From the line with "- Stain: May-Grünwald-Giemsa" onward, reproduce each line of the entries exactly, ending at the last one, and add nothing.

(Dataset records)
------------
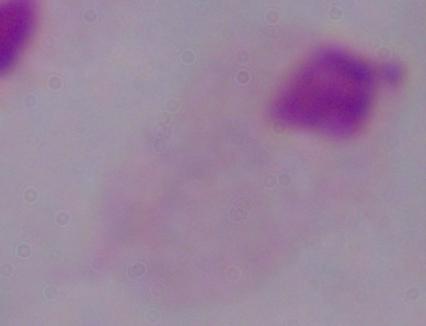

1000x magnification. Micrograph. A trichomonad is seen.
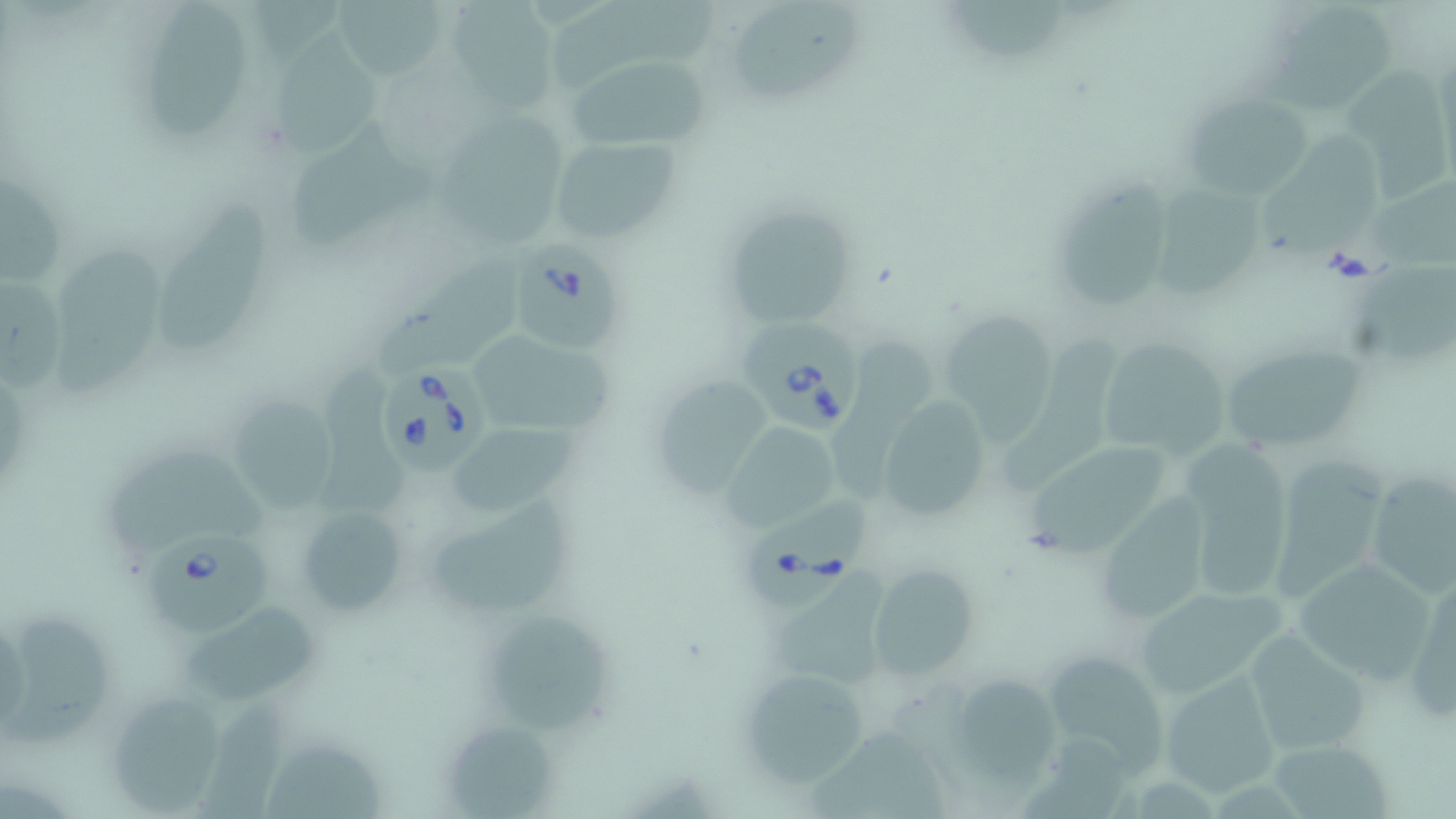
Summary:
  - Coordinate format: approximate bounding boxes as (x1,y1)-(x2,y2) corner pairs in pixels
  - Uninfected red blood cell locations: (442,0)-(562,112), (551,0)-(731,88), (726,0)-(864,106), (151,1)-(253,145), (328,1)-(450,79), (950,3)-(1077,71), (1270,5)-(1397,114), (276,23)-(384,158), (562,54)-(711,151), (1343,59)-(1448,207), (1181,92)-(1318,201), (433,109)-(572,252), (289,116)-(436,250), (1273,132)-(1382,264), (548,136)-(680,246), (1058,174)-(1172,312), (1367,175)-(1449,276), (1158,176)-(1262,301), (1,179)-(69,291), (162,194)-(278,355), (722,204)-(859,334), (56,241)-(171,400), (379,245)-(525,373), (1356,261)-(1450,366), (1,279)-(65,393), (949,312)-(1057,442), (1004,324)-(1121,491), (462,326)-(614,439), (842,334)-(938,498), (1095,338)-(1233,463), (1219,344)-(1371,455), (321,363)-(417,521), (653,377)-(775,499), (877,395)-(990,522), (225,396)-(338,512), (443,418)-(577,522), (719,420)-(845,529), (108,433)-(271,562), (1166,440)-(1295,608), (1035,442)-(1169,558), (1271,451)-(1382,608), (1363,470)-(1455,599), (1107,486)-(1214,623), (428,500)-(590,612), (295,504)-(409,618), (1288,556)-(1443,683), (864,565)-(981,681), (1408,570)-(1456,727), (1132,584)-(1288,700), (7,613)-(113,752), (184,613)-(326,704), (485,614)-(620,735), (1242,629)-(1372,757), (1050,652)-(1165,782), (735,667)-(874,788), (1158,670)-(1286,800), (965,671)-(1069,793), (102,688)-(233,815), (203,700)-(281,819), (443,719)-(555,815), (810,721)-(954,819), (1265,737)-(1397,819), (262,743)-(390,819)
  - Babesia divergens-infected red blood cell locations: (517,240)-(626,354), (735,319)-(863,433), (381,358)-(490,474), (743,496)-(869,614), (143,530)-(271,636)
  - Slide-level diagnosis: Babesia divergens
  - Modality: light microscopy
  - Preparation: thin blood film
  - Magnification: 1000x
  - Field of view: single
  - Stain: May-Grünwald-Giemsa
  - Image size: 1456×819 pixels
------------
### RESPONSE BOX
  - Stain: May-Grünwald-Giemsa
  - Image size: 1456×819 pixels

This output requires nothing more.